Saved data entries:
####################
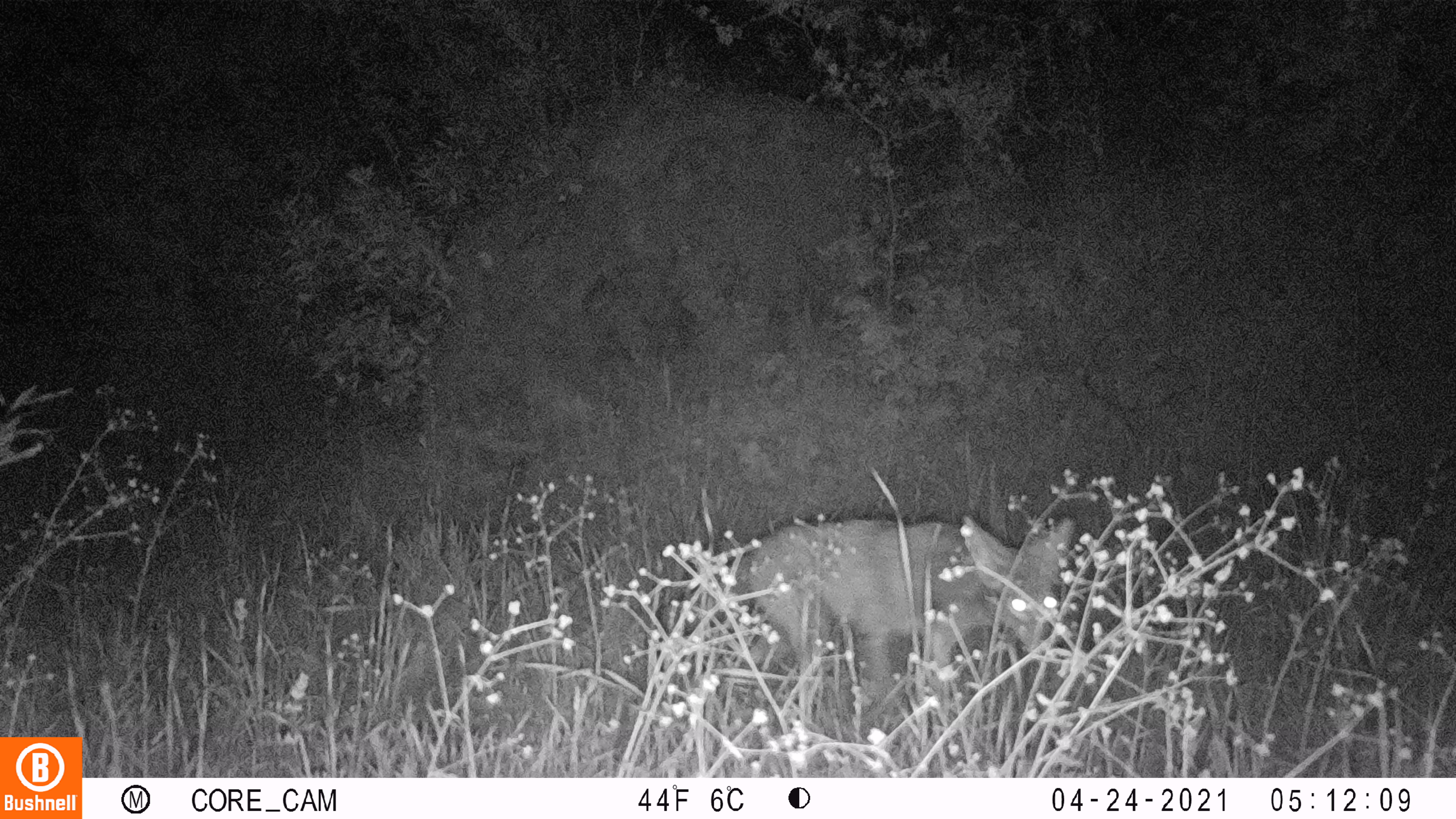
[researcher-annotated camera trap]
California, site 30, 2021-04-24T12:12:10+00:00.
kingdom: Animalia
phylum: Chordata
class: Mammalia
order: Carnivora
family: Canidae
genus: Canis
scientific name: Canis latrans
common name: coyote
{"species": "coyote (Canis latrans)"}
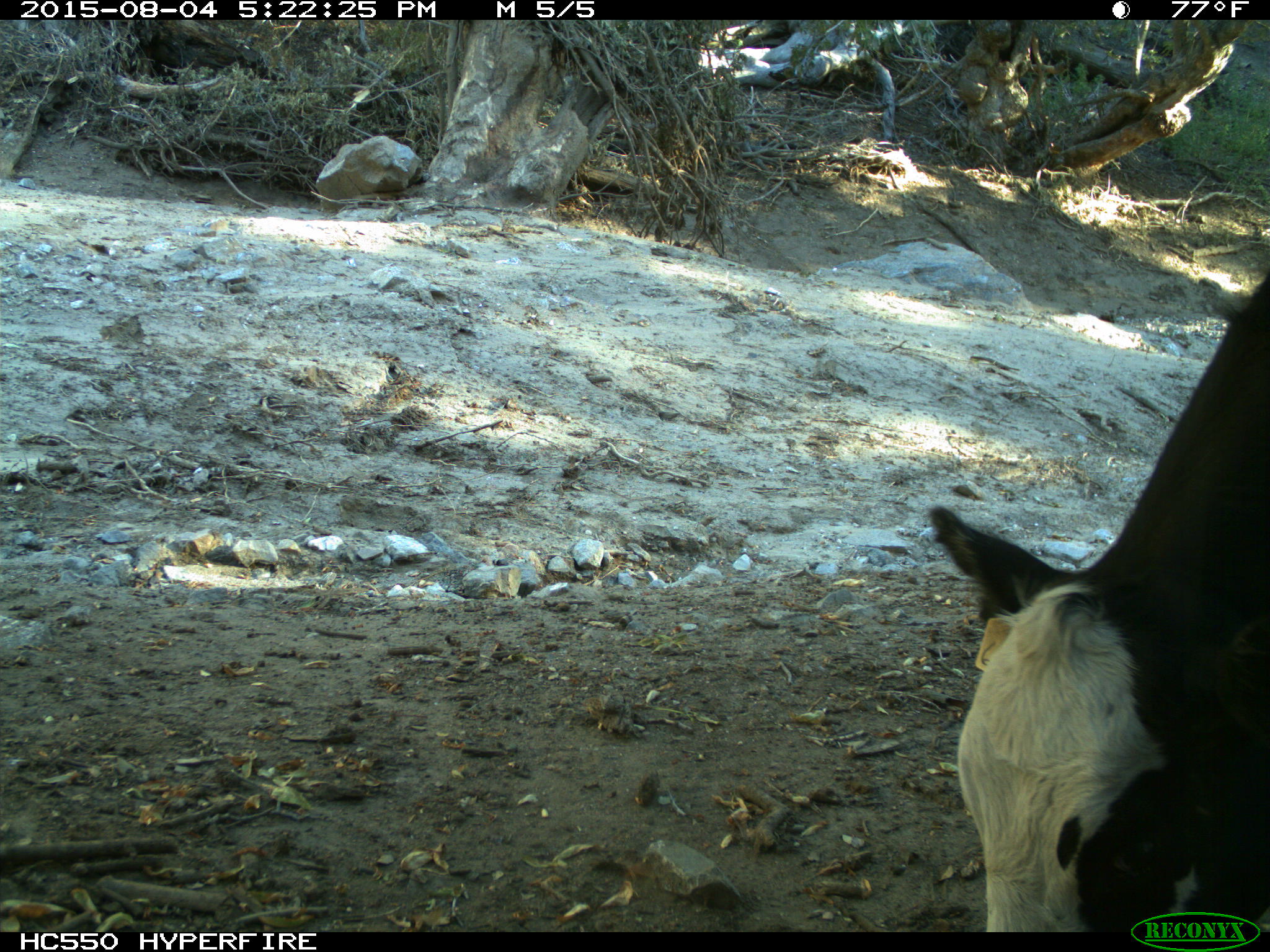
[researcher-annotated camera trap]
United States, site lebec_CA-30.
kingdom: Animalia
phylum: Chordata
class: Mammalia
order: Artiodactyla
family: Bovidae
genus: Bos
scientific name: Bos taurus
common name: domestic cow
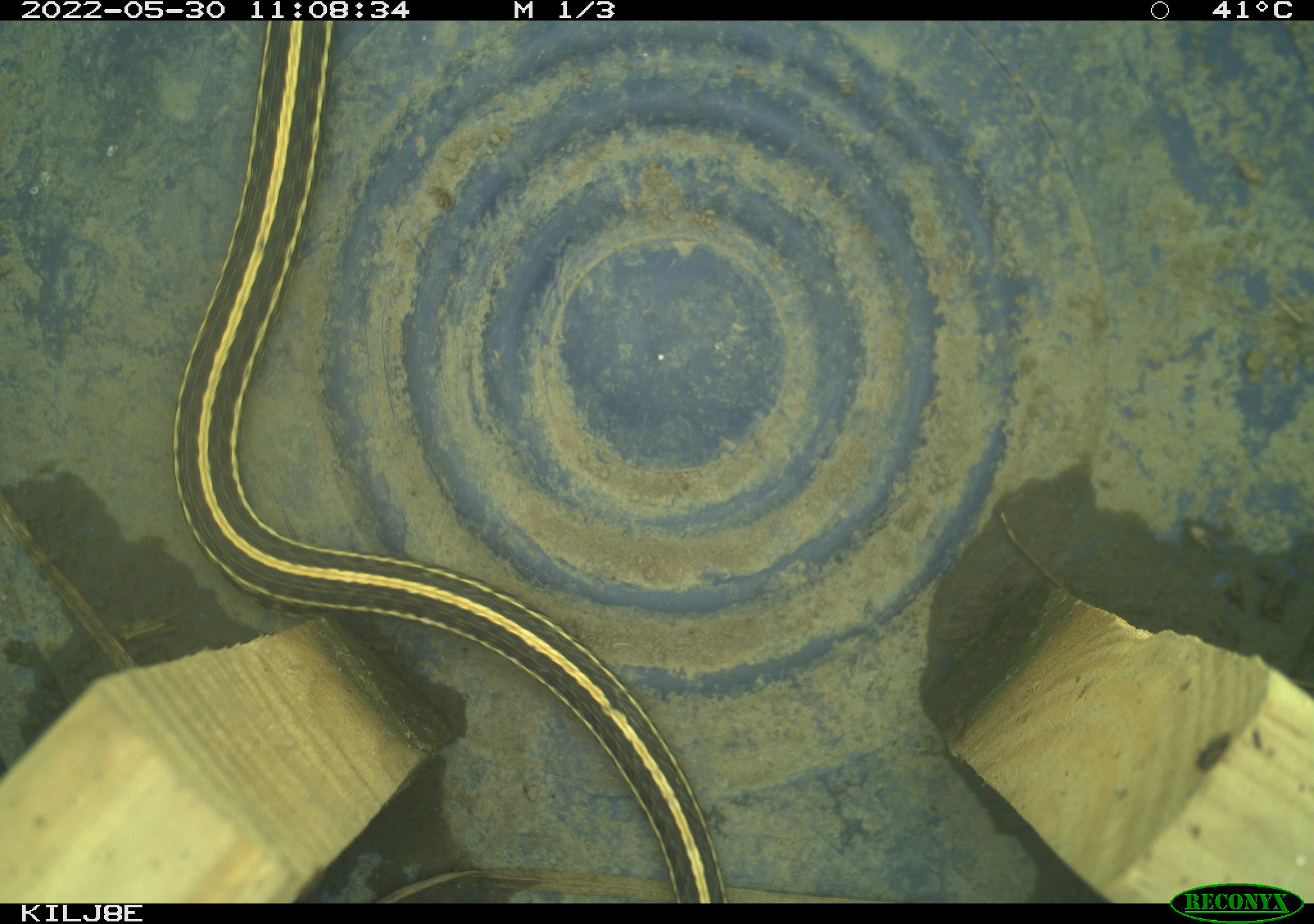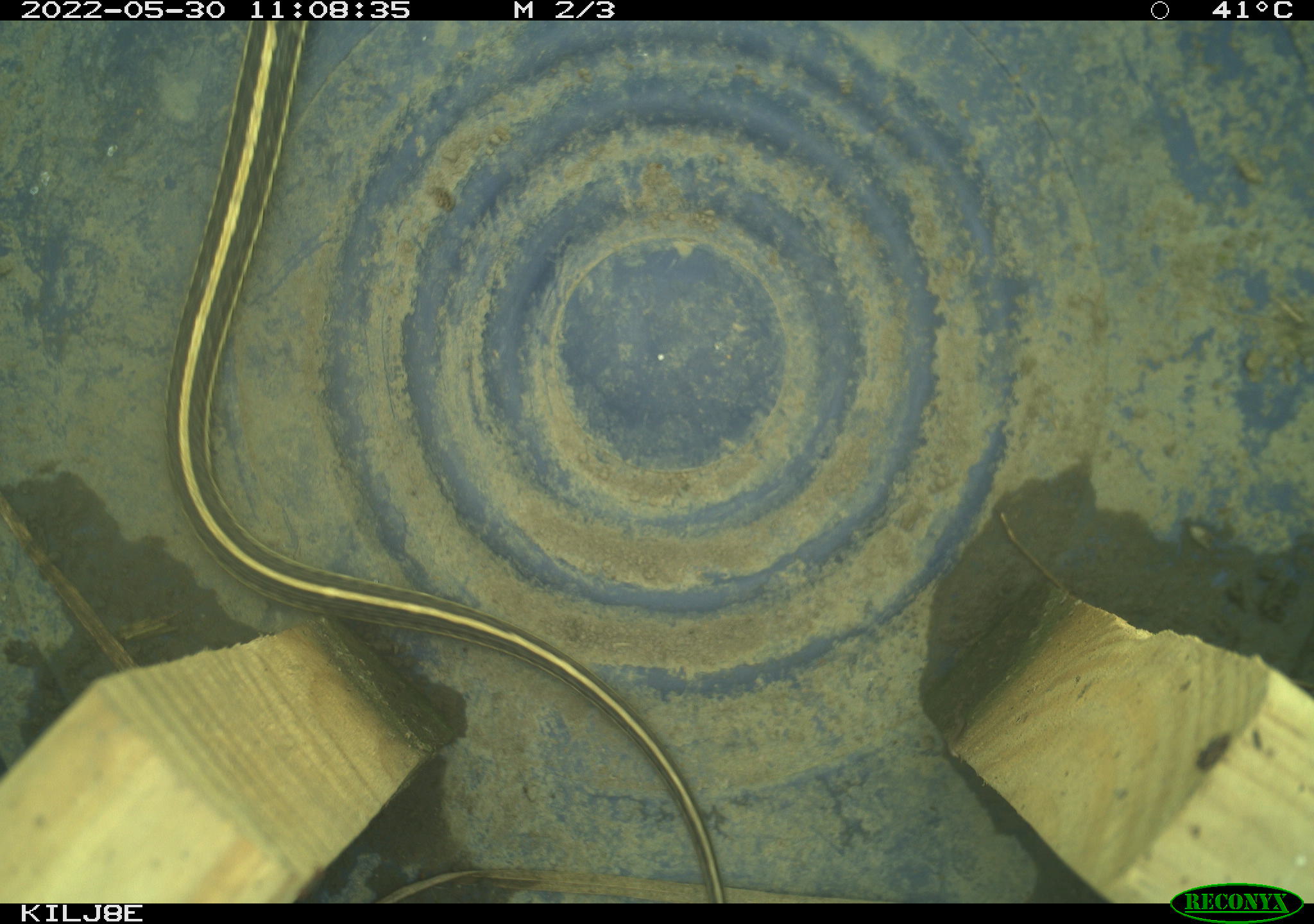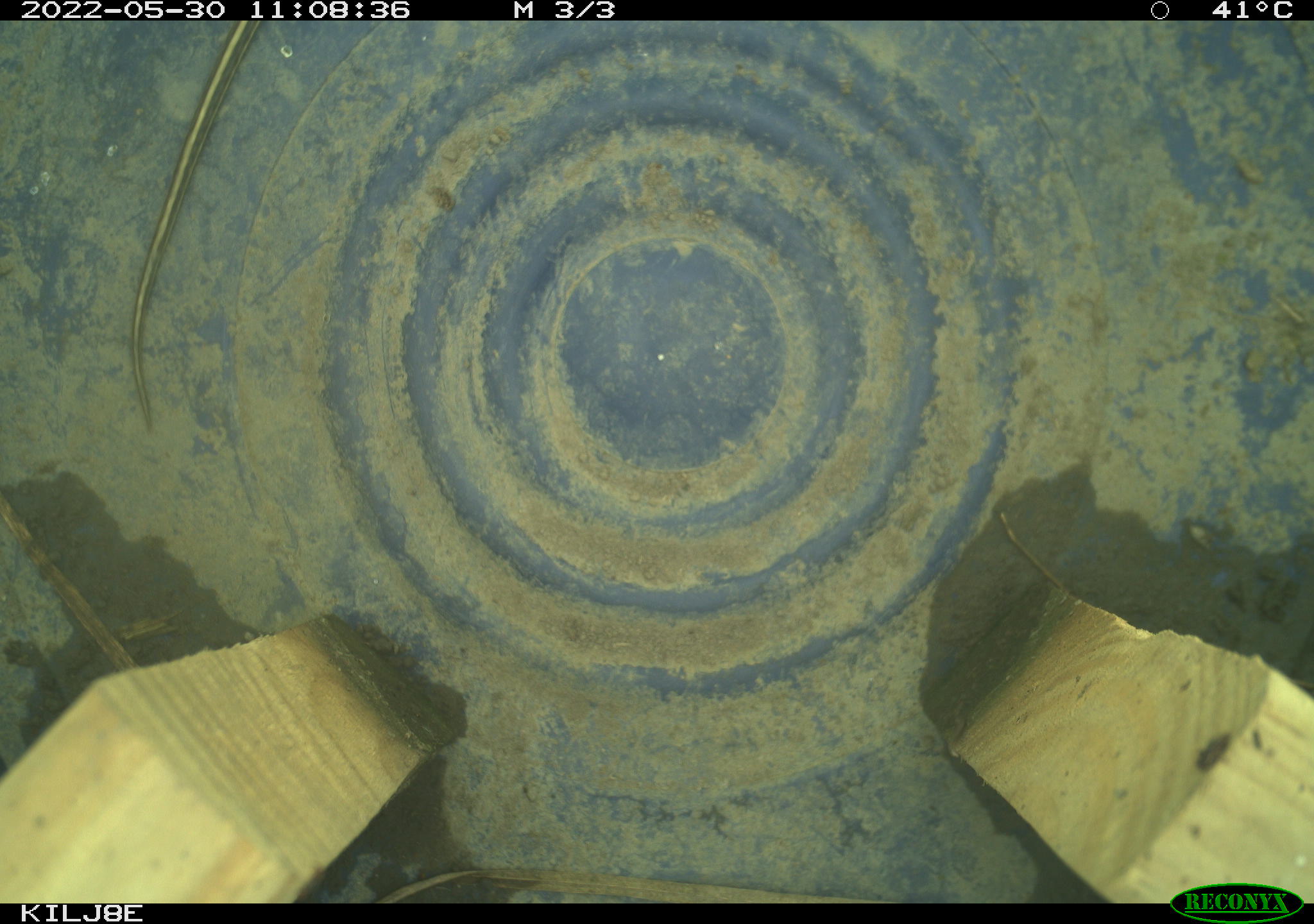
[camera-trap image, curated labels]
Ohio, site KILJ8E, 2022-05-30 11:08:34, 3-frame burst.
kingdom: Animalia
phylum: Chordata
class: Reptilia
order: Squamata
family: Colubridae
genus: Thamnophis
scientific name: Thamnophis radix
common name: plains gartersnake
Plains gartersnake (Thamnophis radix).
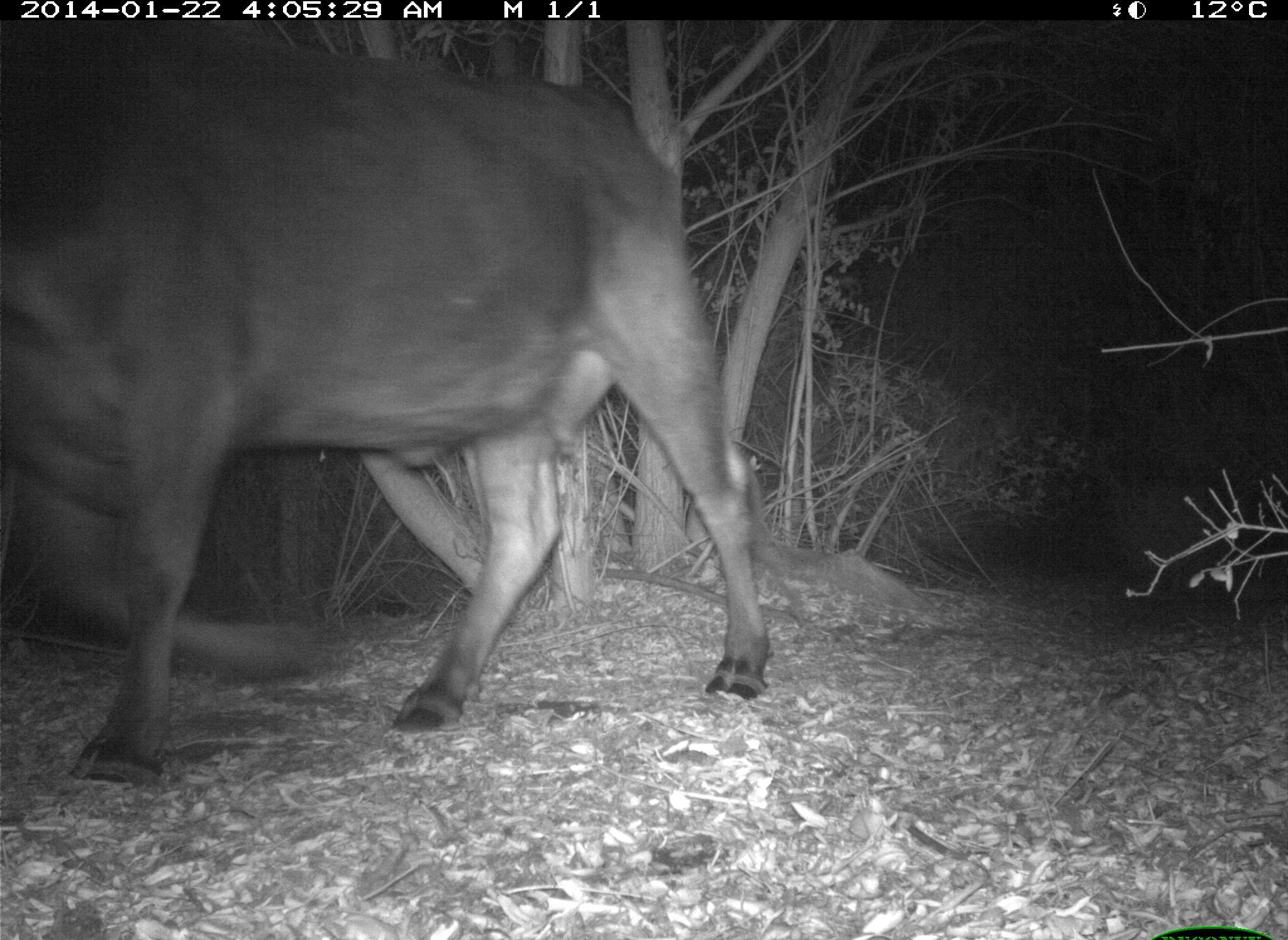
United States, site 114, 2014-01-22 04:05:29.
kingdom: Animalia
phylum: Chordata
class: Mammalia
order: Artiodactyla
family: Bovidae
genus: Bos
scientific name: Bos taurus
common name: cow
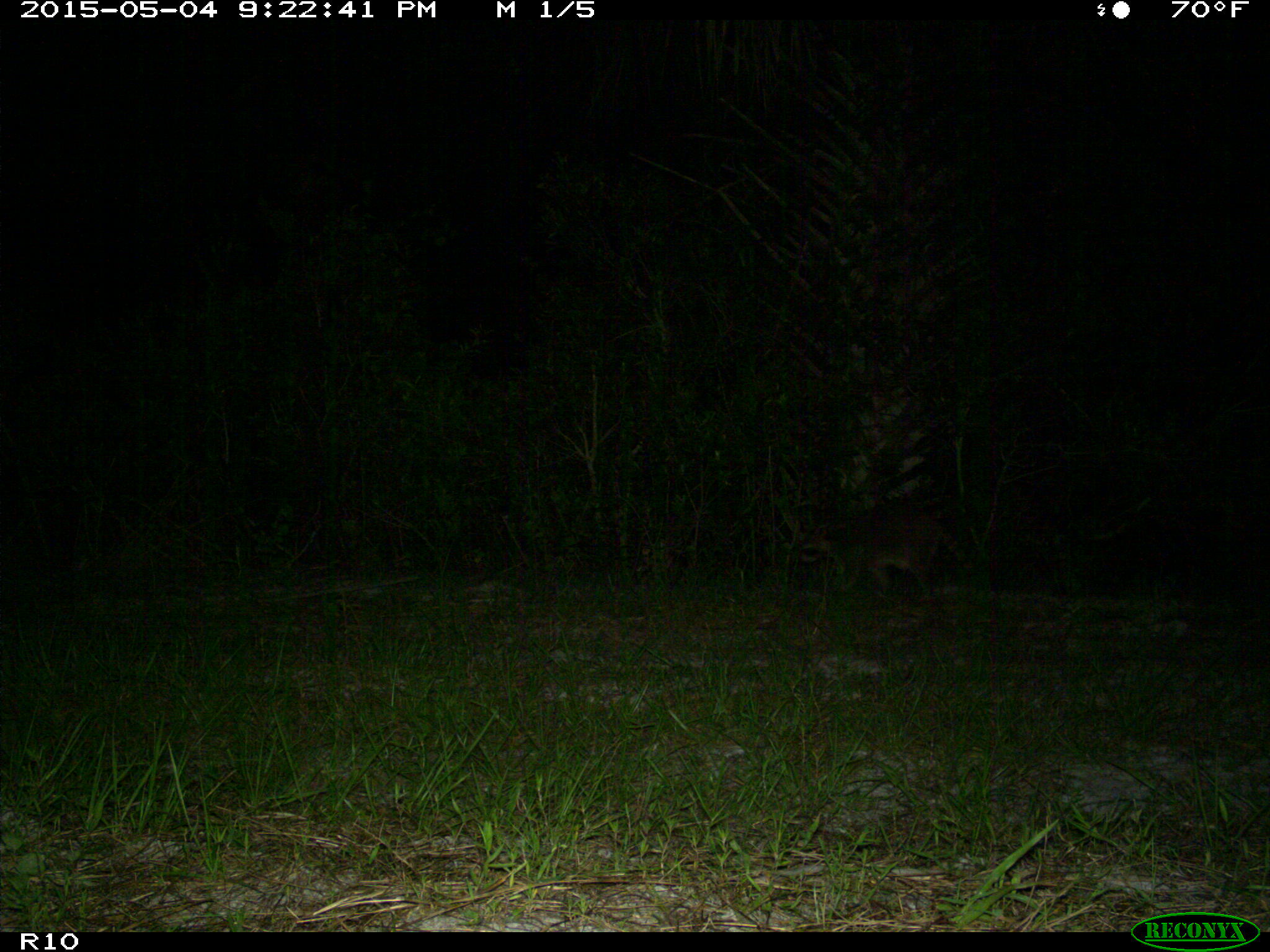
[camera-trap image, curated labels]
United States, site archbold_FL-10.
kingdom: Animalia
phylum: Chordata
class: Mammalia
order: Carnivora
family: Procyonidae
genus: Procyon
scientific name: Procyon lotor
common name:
####################
→ **What to produce**:
Reproduce the lines from the one holding "order: Squamata" through the end of the entries above exactly, keeping both ends and dropping every picture.

→ **Exercise response**:
order: Squamata
family: Colubridae
genus: Thamnophis
scientific name: Thamnophis radix
common name: plains gartersnake
Plains gartersnake (Thamnophis radix).
United States, site 114, 2014-01-22 04:05:29.
kingdom: Animalia
phylum: Chordata
class: Mammalia
order: Artiodactyla
family: Bovidae
genus: Bos
scientific name: Bos taurus
common name: cow
[camera-trap image, curated labels]
United States, site archbold_FL-10.
kingdom: Animalia
phylum: Chordata
class: Mammalia
order: Carnivora
family: Procyonidae
genus: Procyon
scientific name: Procyon lotor
common name:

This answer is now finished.